Mais recentemente, o problema da complexidade das normas tributárias ganhou força nos fóruns jurídicos, políticos e entre a população em geral – a ponto de mover diversas propostas de substanciais reformas no sistema tributário, cujo mote central é a radical simplificação do sistema. E isso não ocorre sem razão.

Existem diversos dados que contribuem para ilustrar a dimensão desse problema. O Brasil permanece no ranking dos países com o maior gasto de tempo com obrigações tributárias, variando de 1.483 a 1.501 horas por ano, conforme o relatório Doing Business Subnacional Brasil, publicado em 2021, pelo Banco Mundial.

Diversas matérias jornalísticas publicadas recentemente apontam a existência de R$ 1 trilhão em créditos tributários discutidos pelos contribuintes no âmbito do Conselho Administrativo de Recursos Fiscais (CARF).

Dentre as diversas situações a que se submetem os contribuintes diante do sistema vigente, uma das mais infelizes caracterizam-se pelos conflitos de competência tributária.

Não se trata, afinal, de uma simples controvérsia entre contribuinte e fisco sobre o dever ou não de pagar determinada obrigação tributária ou sobre o seu valor. Esses conflitos de competência tributária caracterizam-se pela disputa entre pelo menos dois entes tributantes sobre a titularidade da competência para tributar determinada manifestação de riqueza, estando o contribuinte, que é certamente o elo mais fraco nessa relação, no meio da disputa.

▶ Dados fornecidos:
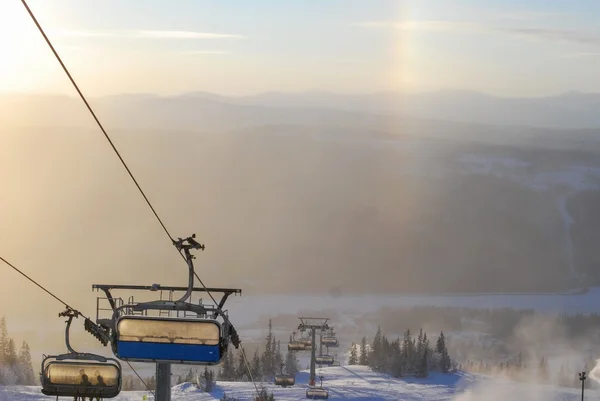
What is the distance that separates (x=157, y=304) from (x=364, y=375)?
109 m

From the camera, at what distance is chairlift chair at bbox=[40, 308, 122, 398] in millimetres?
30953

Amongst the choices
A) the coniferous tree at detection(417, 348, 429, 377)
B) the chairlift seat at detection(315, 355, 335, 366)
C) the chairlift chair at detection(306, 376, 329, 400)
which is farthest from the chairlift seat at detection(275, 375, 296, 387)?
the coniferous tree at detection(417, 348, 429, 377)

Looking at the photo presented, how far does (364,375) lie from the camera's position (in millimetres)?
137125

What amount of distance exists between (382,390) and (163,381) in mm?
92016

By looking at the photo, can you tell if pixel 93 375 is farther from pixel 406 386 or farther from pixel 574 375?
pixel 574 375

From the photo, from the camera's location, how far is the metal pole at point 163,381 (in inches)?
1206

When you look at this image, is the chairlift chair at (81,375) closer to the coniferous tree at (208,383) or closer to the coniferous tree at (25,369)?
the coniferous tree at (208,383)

* * *

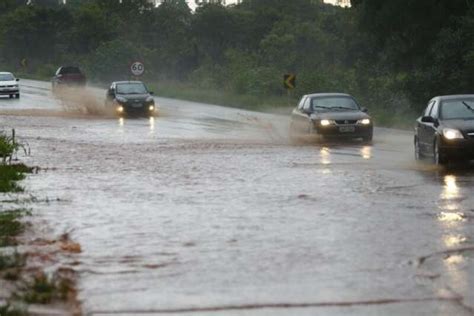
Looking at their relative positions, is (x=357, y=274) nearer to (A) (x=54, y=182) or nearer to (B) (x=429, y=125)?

...

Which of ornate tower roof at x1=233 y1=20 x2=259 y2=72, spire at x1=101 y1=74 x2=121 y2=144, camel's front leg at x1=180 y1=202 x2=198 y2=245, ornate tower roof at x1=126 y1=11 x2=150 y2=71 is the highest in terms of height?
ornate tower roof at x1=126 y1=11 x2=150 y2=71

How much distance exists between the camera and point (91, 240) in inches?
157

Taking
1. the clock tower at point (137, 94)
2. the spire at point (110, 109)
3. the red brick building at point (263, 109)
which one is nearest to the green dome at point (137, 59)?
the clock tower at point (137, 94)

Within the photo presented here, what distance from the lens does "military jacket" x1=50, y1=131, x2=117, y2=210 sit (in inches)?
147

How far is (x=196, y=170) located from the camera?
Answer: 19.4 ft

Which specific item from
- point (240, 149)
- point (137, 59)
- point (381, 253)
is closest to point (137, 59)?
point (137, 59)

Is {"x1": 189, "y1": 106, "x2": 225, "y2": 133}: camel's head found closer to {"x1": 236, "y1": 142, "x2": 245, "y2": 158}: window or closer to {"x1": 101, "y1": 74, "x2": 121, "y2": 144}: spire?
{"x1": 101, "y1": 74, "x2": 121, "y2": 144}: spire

▶ Desafios:
1: Reescreva de forma mais concisa o parágrafo do trecho que começa com "Não se trata, afinal", preservando suas informações principais.
2: Dê continuidade ao trecho sobre a complexidade das normas tributárias a partir do ponto em que ele termina.
Os registros não têm nenhum papel nesta atividade.

▶ Respostas do exercício:
1: Os conflitos de competência tributária não se resumem a controvérsias entre contribuinte e fisco sobre o dever de pagar uma obrigação tributária ou sobre seu valor. Neles, ao menos dois entes tributantes disputam a competência para tributar determinada manifestação de riqueza. O contribuinte, elo mais fraco dessa relação, fica no meio da disputa.

2:
→ O QUE SÃO CONFLITOS DE COMPETÊNCIA TRIBUTÁRIA

O sistema tributário brasileiro é formado por cinco espécies tributárias, segundo a teoria quinquipartite ou pentapartida, seguida pela doutrina e jurisprudência majoritárias. São elas:
impostos,
taxas,
contribuições de melhorias,
empréstimo compulsório e
contribuições especiais.

Cada uma delas tem um regime jurídico específico e devem respeitar regras e princípios próprios, previstos na Constituição Federal e no Código Tributário Nacional.

Assim, por exemplo, é que um imposto não pode ter a sua receita vinculada previamente a uma atividade estatal, tratando-se de finalidade própria para as taxas ou contribuições especiais; contribuições especiais somente podem ser instituídas pela União; existem somente duas situações que admitem a instituição de empréstimos compulsórios etc.

Todos os entes federativos – união, estados, município e distrito federal – são competentes para instituir seus próprios tributos para financiarem a atividade estatal. Essa discriminação de competência é realizada de forma privativa pela Constituição Federal: os tributos são especificados e o poder de instituí-los é conferido exclusivamente a cada um dos entes estatais existentes.

Dentre todas as espécies tributárias existentes, certamente a que ocasiona a maior arrecadação e, portanto, a que mais repercute no patrimônio dos contribuintes é o imposto.

Essa espécie tributária difere-se das demais por ter preponderante caráter arrecadatório e pela sua hipótese de incidência independer de qualquer atividade estatal específica relativa ao contribuinte (art. 16 do CTN).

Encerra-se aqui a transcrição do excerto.